Friday, January 07, 2005
Attorney general nominee says protections of the Geneva Conventions do not apply to alleged terrorists.
Call me crazy, but here I was thinking that folks are supposed to be considered innocent until proved otherwise. If someone is alleged to have done something, it's just that: an allegation, as yet unproved in a court of law. I know that everyone is assuming that Gonzales will become Attorney General with little trouble, but how can this be? How can a man who holds such contempt for due process, a man who has shown himself so willing to bend the law in such perverted ways (torture anyone?), be even up for consideration, much less considered a done deal?
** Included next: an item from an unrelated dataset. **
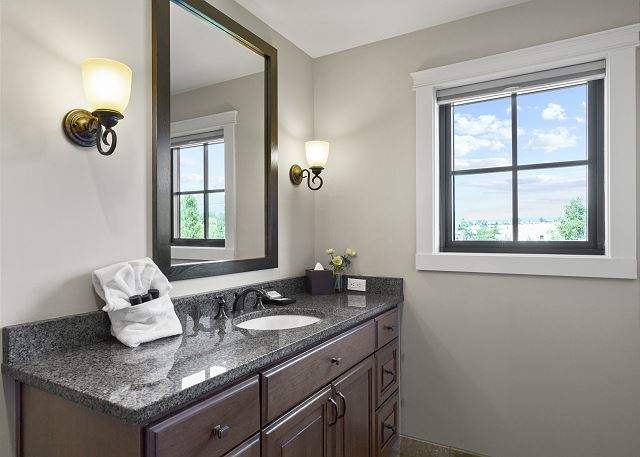 Townhome 508 - Guest Bath for Twin Bed Room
I'm becoming increasingly aware that I have no representation in the government. The elected officials who are supposed to represent me and my best interests -- the interests, as it were, of an ordinary, average American -- simply no longer exist.
Is this a nightmare I'll awaken from? Or was George Orwell only off by 20 years but right in every other aspect?
It's sickening. And there is no end in sight.
Tuesday, January 04, 2005
(Personally, I wonder about putting the bedrock of retirement for most Americans (the ones without trust funds) in the hands of someone expecting to be beamed up for the Rapture any day now.)
Monday, January 03, 2005
Here is an article about how the Bush administration is concerned about the chain of command in the event of the Rapture. After Bush, of course, Dick Cheney stands second in line to the presidency, but there are concerns about his health "especially after the shock of witnessing his boss disappear through the ceiling of the Oval Office."
But at least they're still bright enough to grasp that Dick is likely to be left behind, eh?
There aren't any words to adequately express how awful a disaster this is, and I'm not even going to try to find any.
But if you do have anything to spare & want to help, do so with wisdom: visit here.
And if you're interested in what the Religious Right is doing, in its infinite compassion, Working for Change has a survey of sorts.